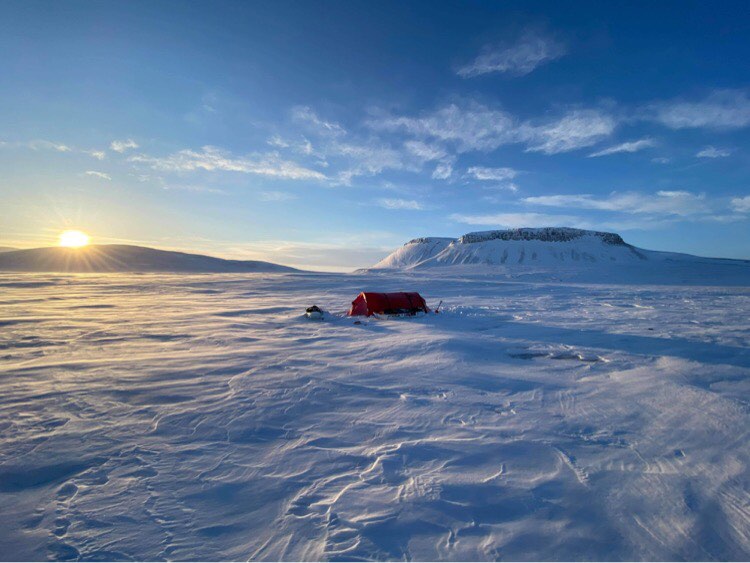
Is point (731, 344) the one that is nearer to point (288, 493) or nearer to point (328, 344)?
point (328, 344)

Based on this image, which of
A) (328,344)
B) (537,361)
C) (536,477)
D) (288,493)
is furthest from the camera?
(328,344)

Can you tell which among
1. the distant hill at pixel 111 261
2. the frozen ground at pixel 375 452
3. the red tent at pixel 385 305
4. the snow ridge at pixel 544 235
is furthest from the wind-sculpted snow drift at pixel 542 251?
the frozen ground at pixel 375 452

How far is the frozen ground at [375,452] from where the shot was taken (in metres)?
2.10

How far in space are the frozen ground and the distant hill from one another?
37178mm

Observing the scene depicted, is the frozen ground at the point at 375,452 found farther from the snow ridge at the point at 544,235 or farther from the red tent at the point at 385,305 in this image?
the snow ridge at the point at 544,235

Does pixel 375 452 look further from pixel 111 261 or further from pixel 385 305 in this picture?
pixel 111 261

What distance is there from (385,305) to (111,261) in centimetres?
4422

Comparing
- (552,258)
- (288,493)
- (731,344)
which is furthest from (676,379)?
(552,258)

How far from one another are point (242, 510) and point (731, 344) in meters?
8.22

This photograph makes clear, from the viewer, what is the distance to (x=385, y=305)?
10305 mm

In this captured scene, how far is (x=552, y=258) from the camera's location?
71.6 m

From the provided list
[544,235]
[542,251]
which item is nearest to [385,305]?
[542,251]

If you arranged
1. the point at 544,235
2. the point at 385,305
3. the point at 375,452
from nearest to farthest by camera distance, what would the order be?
the point at 375,452, the point at 385,305, the point at 544,235

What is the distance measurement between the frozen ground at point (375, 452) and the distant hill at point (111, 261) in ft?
122
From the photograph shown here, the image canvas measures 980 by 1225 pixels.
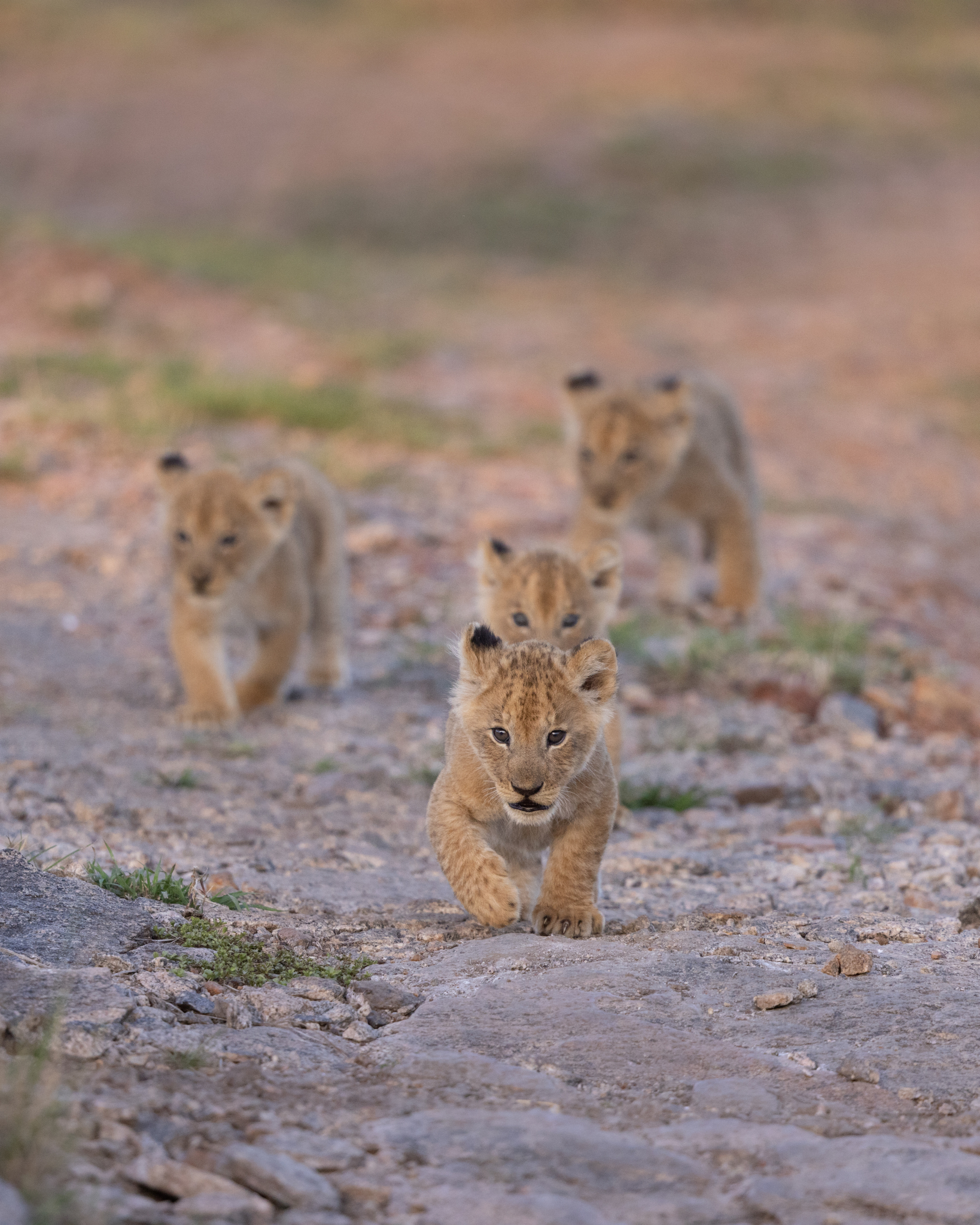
☆ ☆ ☆ ☆ ☆ ☆ ☆
Can you rewrite every row above as a numbered list, dropping the blank lines and leaving the pictures out?

1. Is point (731, 344) the one that is nearer to point (288, 493) or nearer to point (328, 344)?
2. point (328, 344)
3. Based on this image, which of
4. A) (328,344)
5. B) (537,361)
6. C) (536,477)
7. D) (288,493)
8. is furthest from the camera?
9. (328,344)
10. Can you tell which among
11. 1. the distant hill at pixel 111 261
12. 2. the frozen ground at pixel 375 452
13. 3. the red tent at pixel 385 305
14. 4. the snow ridge at pixel 544 235
15. is furthest from the wind-sculpted snow drift at pixel 542 251?
16. the frozen ground at pixel 375 452
17. How far is the frozen ground at [375,452] from where the shot was taken (in metres)?
18. 2.10
19. How far in space are the frozen ground and the distant hill from one another?
20. 37178mm
21. Observing the scene depicted, is the frozen ground at the point at 375,452 found farther from the snow ridge at the point at 544,235 or farther from the red tent at the point at 385,305 in this image?
22. the snow ridge at the point at 544,235
23. Does pixel 375 452 look further from pixel 111 261 or further from pixel 385 305 in this picture?
24. pixel 111 261
25. What distance is there from (385,305) to (111,261) in centimetres?
26. 4422
27. Comparing
28. - (552,258)
29. - (288,493)
30. - (731,344)
31. which is furthest from (676,379)?
32. (552,258)
33. How far from one another are point (242, 510) and point (731, 344) in meters?
34. 8.22
35. This photograph makes clear, from the viewer, what is the distance to (x=385, y=305)?
36. 10305 mm
37. In this captured scene, how far is (x=552, y=258) from the camera's location?
38. 71.6 m
39. From the provided list
40. [544,235]
41. [542,251]
42. which item is nearest to [385,305]?
43. [542,251]
44. If you arranged
45. 1. the point at 544,235
46. 2. the point at 385,305
47. 3. the point at 375,452
48. from nearest to farthest by camera distance, what would the order be?
49. the point at 375,452, the point at 385,305, the point at 544,235
50. What is the distance measurement between the frozen ground at point (375, 452) and the distant hill at point (111, 261) in ft?
51. 122
52. From the photograph shown here, the image canvas measures 980 by 1225 pixels.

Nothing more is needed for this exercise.